What Are The Most Common Type Of Sex Crimes That You Handle?
We see a variety of them, including child pornography and aggravated criminal sexual abuse. With each case, there can be aggravating factors, such as in the case of a juvenile, how old is the defendant and how much younger is the minor because if it’s not a minor, there’s no offense unless it’s a rape, of course, then it doesn’t matter what the age is. The other aggravating factor is if the person didn’t have consent to give, and there are a couple scenarios where that could come into play.

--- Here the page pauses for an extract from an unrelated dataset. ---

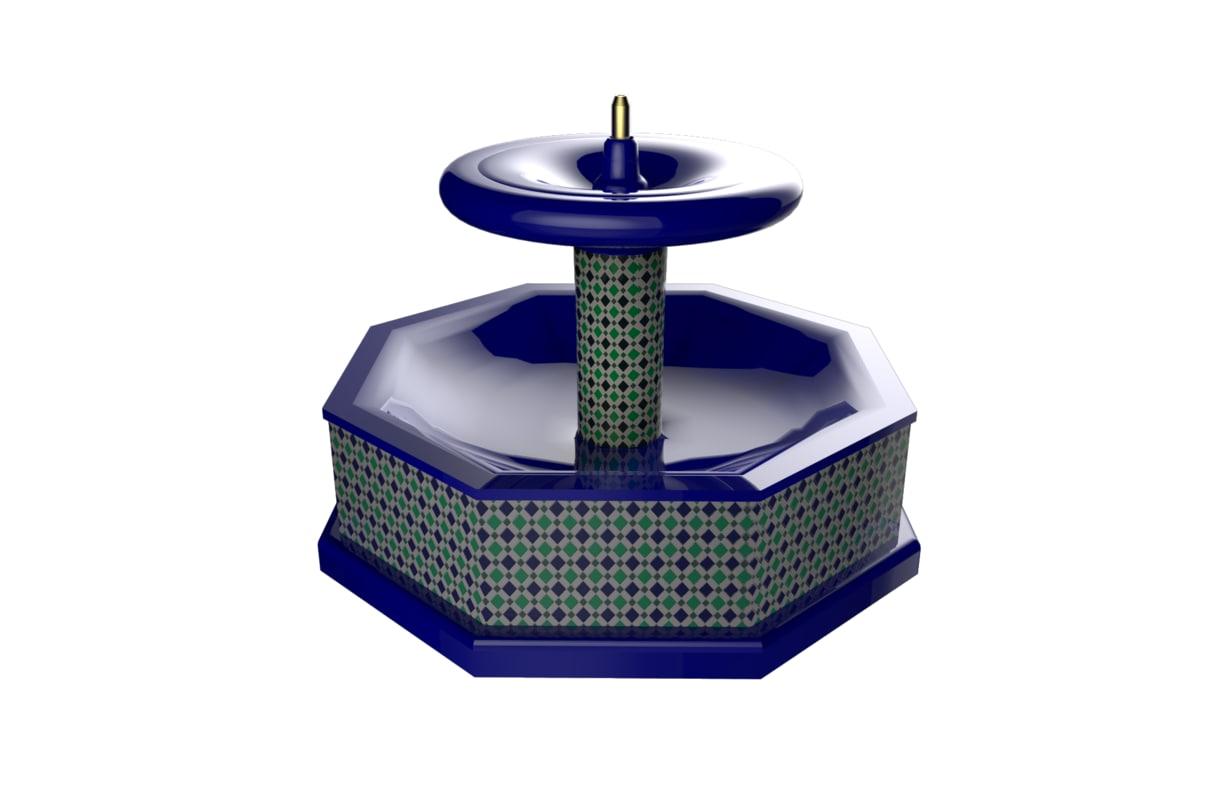 ma moroccan fountain style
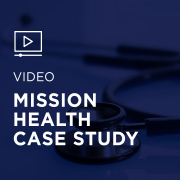 Image for Mission Health Case Study portfolio entry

You could have someone that was drugged and therefore unable to give consent; so if you took advantage of someone that was drugged, it’s still a rape. If you were having sex with someone that was 15 or 16 even in Illinois, they are not legally old enough to give consent. So we see this situation quite a bit where, in the Hispanic community people get married very young, and we’ve had some couples that were 17 and 15 and had parental consent; however, the police found out and wound up charging the groom with criminal sexual abuse or aggravated criminal sexual abuse because he was having sex with someone who couldn’t give consent, which is a felony. To aggravate matters further, this person happened to not be a citizen of the US but was from Venezuela.
Regardless, the whole situation was bizarre because his parents were fine with it and the kids were fine with it. They were going to get married, he was already working, and they were going to start a family. According to Illinois statutes, since she was 17 at the time, she couldn’t give consent. So that’s one type of sexual crime we see. Pornography is another charge that comes up frequently. A lot of time it happens tangentially because sometimes police will take a computer, as evidence, in an unrelated case, for which they have a warrant. So if they go in for a drug raid and there are computers, they grab them. Or there might have been a stalking complaint, and they’re taking the computer.

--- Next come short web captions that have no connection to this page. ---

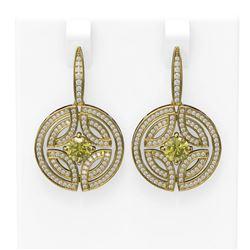 3.36 ctw Fancy Yellow Diamond Earrings 18K Yellow Gold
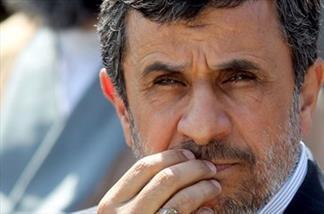 اطلاعیه دفتر احمدینژاد درباره اظهارات اخیر ظریف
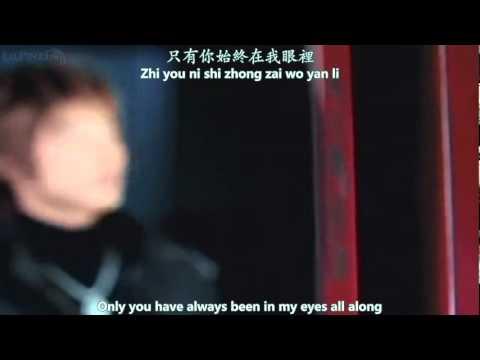 東方神起 DBSK - Hug MV [English subs + Pinyin + Chinese]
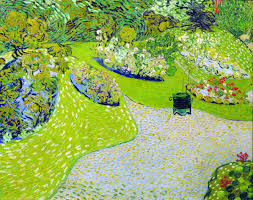 the monet family in their garden at argenteuil painting the modern garden monet to matisse u0027 extravagant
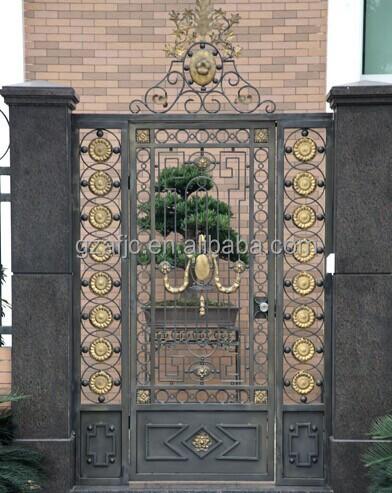 Galvanized Iron Metal Gates,Iron Swing Main Gate Design
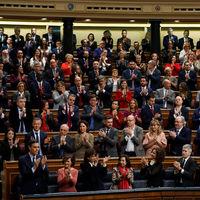 """¿Qué pasa si rompes la disciplina de voto? Las consecuencias de un """"Tamayazo"""" en la investidura"""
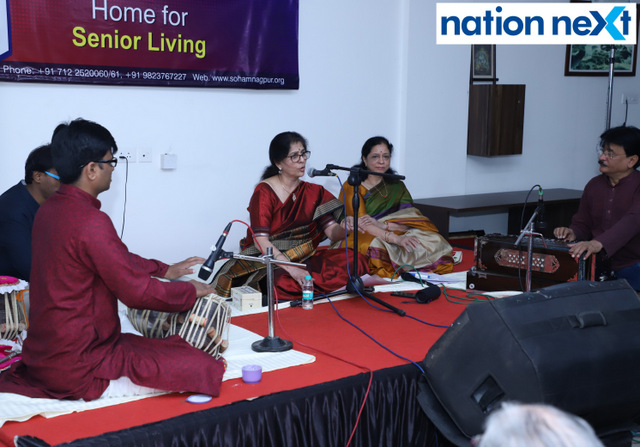 Senior citizens at SOHAM enjoyed musical renditions by renowned singer Meenal Bhide at the musical evening 'Aaj Ki Shyam Soham Ke Naam.'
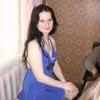 Карина, 26, г.Брянка
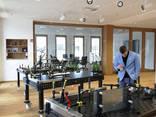 Монтажный стол для сварочных работ Siegmund - фото 1
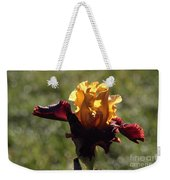 Brown And Yellow Iris Weekender Tote Bag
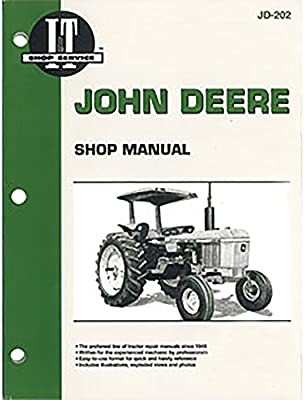 john deere 2240 manual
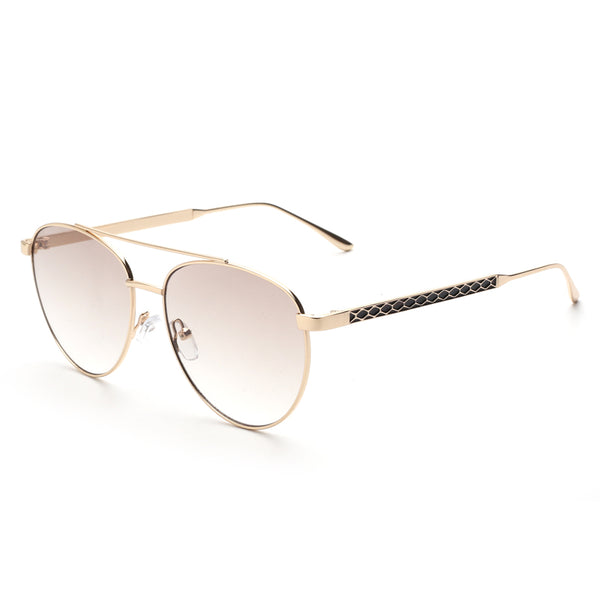 00107 Trendy Round Nylon Lenses Metal  Full Frame Metal Temple Unisex Sunglasses 55-13-136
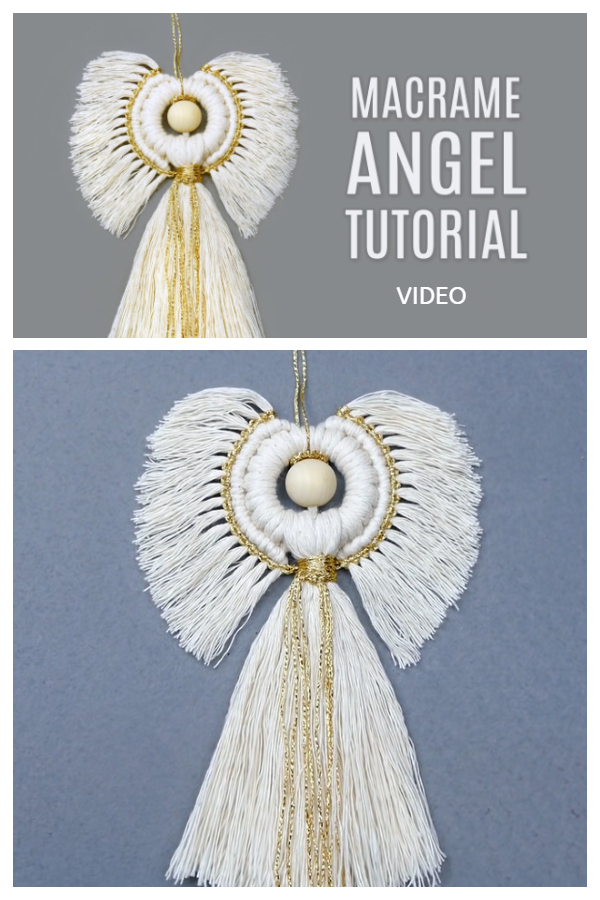 Fun Macrame Angel DIY Tutorial + Video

When they perform their investigation, they search the computer’s hard drive, and with the hard drive, most people don’t know how to completely delete something. Just because you hit delete, go back into the trash and delete it again, that’s still not taking it off the hard drive. So there are forensics teams that can easily take every little bit of stuff you’ve ever put on your computer. If you think about all the stuff that your friends might have sent you, some of your more classless friends might have sent you or something you might have gotten on some website you didn’t want to go to, if any of this stuff stays on your computer, you’ve got problems because in this state, child pornography is a class 1, non-probationable offense.
I had a client, whom the police were investigating to see if he had been having sex with an underage girl. He was older, and she was just turning 17 but wasn’t 17 at the time of the investigation. When they were looking for evidence, the police grabbed his computer, and they found naked pictures that she had sent to him of herself when she was 15. Just having that on the computer could subject him to mandatory prison, four to 15 years, and lifetime registration as a sex offender. That’s not how this case will end, though. It’s a harsh sentence, especially considering the fact that the other person was consenting. But that’s just what the statute says. So you have to look at the statute and consider the fact that it’s a very harsh penalty for something that a lot of people could get sucked into unknowingly.